En este mismo sentido, el padre Miguel del Barco, misionero californiano, copió una parte del testimonio del mismo Rothea, quien explica:

“Pasé después a registrar varias cuevas pintadas; pero sólo hablaré de una, por ser la más especial… De arriba hasta abajo toda estaba pintada con varias figuras de hombres, mujeres y animales. Los hombres tenían un cotón con magas: sobre éste un gabán, y sus calzones, pero descalzos. Tenían las manos abiertas y algo levantadas en cruz. Entre las mujeres estaba una con el cabello suelto, su plumaje en la cabeza, y el vestido de las mexicanas, llamado güipil. Las de los animales representaban ya a los conocidos en el país, como venados, liebres, etcétera, ya otros allí incógnitos, como un lobo y un puerco.
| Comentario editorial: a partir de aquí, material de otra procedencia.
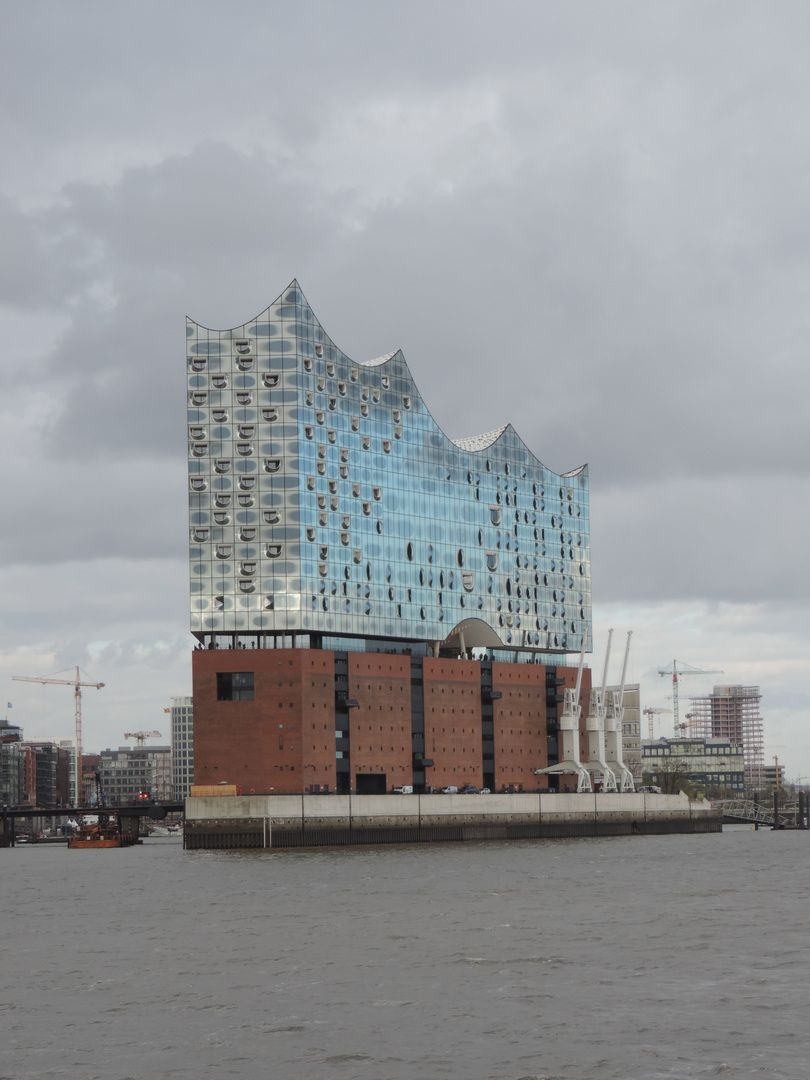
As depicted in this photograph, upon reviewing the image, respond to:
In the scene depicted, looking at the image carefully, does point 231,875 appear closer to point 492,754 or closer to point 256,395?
point 256,395

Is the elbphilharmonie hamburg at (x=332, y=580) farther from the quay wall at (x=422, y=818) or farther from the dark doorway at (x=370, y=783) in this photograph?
the quay wall at (x=422, y=818)

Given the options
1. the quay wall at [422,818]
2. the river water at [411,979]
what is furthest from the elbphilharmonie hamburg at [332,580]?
the river water at [411,979]

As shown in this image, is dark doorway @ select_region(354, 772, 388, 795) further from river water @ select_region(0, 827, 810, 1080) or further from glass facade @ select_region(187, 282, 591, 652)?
river water @ select_region(0, 827, 810, 1080)

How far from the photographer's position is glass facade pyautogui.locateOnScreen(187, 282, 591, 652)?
13400cm

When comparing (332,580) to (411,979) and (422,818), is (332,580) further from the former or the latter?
(411,979)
Los colores eran los mismos que se hallan en los volcanes de las Vírgenes, verde, blanco, amarillo y encarnado. Se me hizo notable en ellos su consistencia, pues estando sobre la desnuda peña a las inclemencias del sol y agua, que sin duda los golpea al llover, con viento recio, o la que destilan por las mismas peñas de lo alto del cerro, con todo eso, después de tanto tiempo, se conservan bien perceptibles…”

Estudios importantes de estos tesoros pueden encontrarse de manera constante en la bibliografía posterior pasando por el re-descubrimiento de ellos por Barbro Dahlgren y, más recientemente, por el empeño y las cámaras fotográficas de Harry Crosby, Enrique Hambleton y María Teresa Uriarte; la producción de estos últimos ha sido publicada en volúmenes de gran calidad por editoriales de México y los Estados Unidos.

Bueno, pues la declaratoria de las pictografías murales en cuevas y abrigos de la sierra de San Francisco como Patrimonio de la Humanidad cumple un cuarto de siglo en este 2018, así que alguna institución pública y los organismos privados idóneos tienen que efectuar la conmemoración alusiva, más que para recordar el hecho, para volver los ojos y el interés hacia la mejor preservación y el mayor conocimiento de este acervo del que aún se esperan respuestas sobre el pueblo excepcional que habitó esta California varios milenios antes de serlo.